INCREASING RELIABILITY
======================

To insure reliable and error-free backups on the 4mm DAT-drive, the following
conditions must be met:

o Regular Head Cleaning (procedure attached)

o Use of good media. Cartridges must be DDS or DDS-2 types. (printed on
  cartridge)

o Using the appropriate cartridge media-length for the drive:

	DRIVE		ALLOWED MEDIA LENGTH
	-----------	-------------------------------
	TLZ04		60m (DDS-1)
	TLZ06/TLZ6L	60m, 90m (DDS-1)
	TLZ07/TLZ7L	60m, 90m (DDS-1); 120m (DDS-2)
	TLZ09/TLZ9L	60m, 90m (DDS-1); 120m (DDS-2)

  Note: DDS-1 cartridges are identified as "DDS" on the cartridge.

o Good media care.
  Store cartridges allways in their protective boxes in a dust-free
  environment.
  Allow media to acclimate before inserting into a drive (when the storage-
  environment has a different temperature and humidity).
  Tape labeling must ONLY be done at two area's (top and 'front-side'), using
  the supplied, pre-cut labels.

o It is STRONGLY recommended to do regular checks of the backups by:
  o Performing a VERIFY-operation with the backup. 
  o Regular full or partial restores of files.

o Whenever possible, keep the time a cartridge is in a drive to a minimum.
  A good practice would be (when backups run at night) to remove the cartridge
  from the drive at the beginning of the working-day and insert the next
  at the end of the working day.
  This minimizes the possibility of dust on the exposed part of the media in
  the drive.


REGULAR HEAD CLEANING
=====================

Regular Head-cleaning MUST be performed to maintain optimal reliability of
the TLZ-drive. 

o Head cleaning must be performed every 25 hours op tape-operation or every
  two weeks, whichever comes first.

o If new media is being used, cleaning must be performed every 8 hours of 
  tape-operation for the first 5 times the media is in use.
  Example: If the backup-scheme has a two-week cycle (tapes are used every
           two weeks), perform cleaning every 8 operation-hours for the first
	   2.5 months.

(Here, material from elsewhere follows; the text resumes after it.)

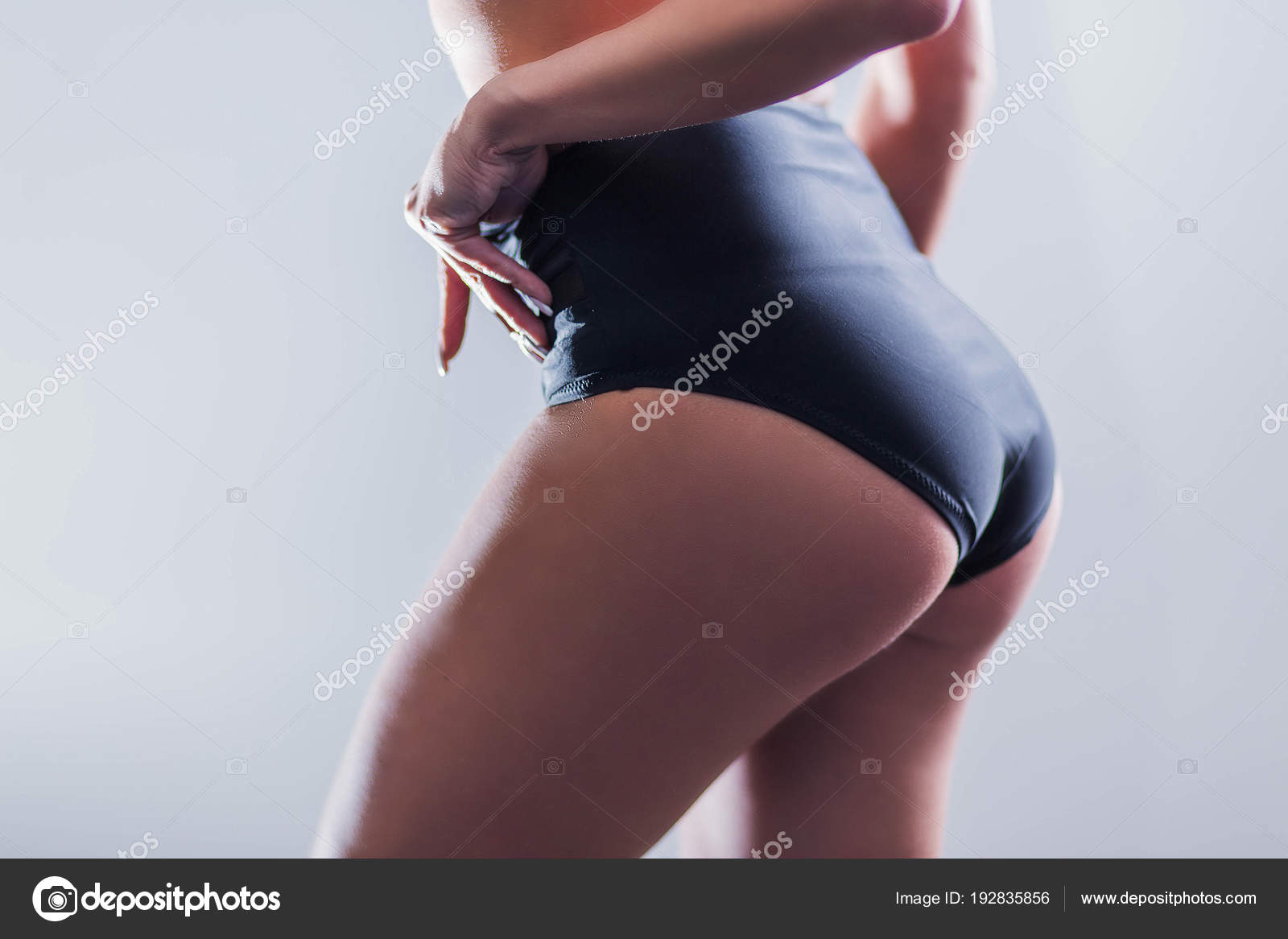 Černá dívka prdel pic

Then revert back to the 25-hour cleaning cycle.
  If a few new tapes are phased into an existing tape-set, it is recommended
  to use the same 8 hour cleaning interval initially, until the NEW tapes have
  been used 2 to 3 times.
  Example: With the above backup-scheme, after a few tapes are replaced or
           added with new ones, use the 8 hour cleaning interval for 
           1 to 1.5 month. 

CORRECTIVE HEAD CLEANING
========================

If errors are reported during tape operation, which are suspected to be
write or read related, perform the following steps:

o Perform a head cleaning operation FOUR[4] times.

o Use another data cartridge to determine if it is related to the cartridge or
  the drive.
  Document when a cartridge has given errors. If errors repeat on a cartridge,
  the cartridge is suspected and should be replaced.
  See the section "DRIVE REPORTED ERRORS" for diagnosing suspected cartridges.

o Revert back to an 8-hour cleaning interval for one or two weeks.

If these steps do not result in error-free backups again, the drive is
suspected.


USE OF HEAD CLEANING CARTRIDGE
==============================

    1.	Have the drive powered on.

    2.  Insert the Head Cleaning Cartridge (Digital partnumber TLZ04-HA) into 
        the drive.

    3.  With the Head Cleaning Cartridge inserted, the drive automaticly
	executes head cleaning. The drive ejects the Head Cleaning Cartridge
	after approximately 30 seconds.

    4.  Locate the CARD enclosed with the Head Cleaning Cartridge.
	It is STRONGLY recommended to enter the DATE of cleaning on the card 
        every time you use the cartridge.
	Use one cleaning cartridge for each drive to simplify cleaning
	tracking.

	Under normal conditions, the Head Cleaning Cartridge is used for
	about 25 Cleanings.
	If the Head Cleaning Cartridge is OVERUSED, both the Cartridge and
	Write-Protect LEDs will flash. Press the EJECT button to remove
	the Cleaning Cartridge. No Cleaning action will have occurred.
        Discard it and use a new TLZ04-HA.


ERRORLOG DECODING
=================

Use the system's errorlog to find error details.
This section briefly covers how to retrieve this information for OpenVMS,
Digital UNIX and Windows NT.

OpenVMS
=======
        Whenever possible, use DECevent to analyse the errorlog ("diagnose"-
        command). DECevent is the preferred method.
        Whenever DECevent is not available, use "ANALYSE/ERROR". You have to
        be aware that OpenVMS ALPHA may not allways display Extended Sense
        Data Bytes in the errorlog-output.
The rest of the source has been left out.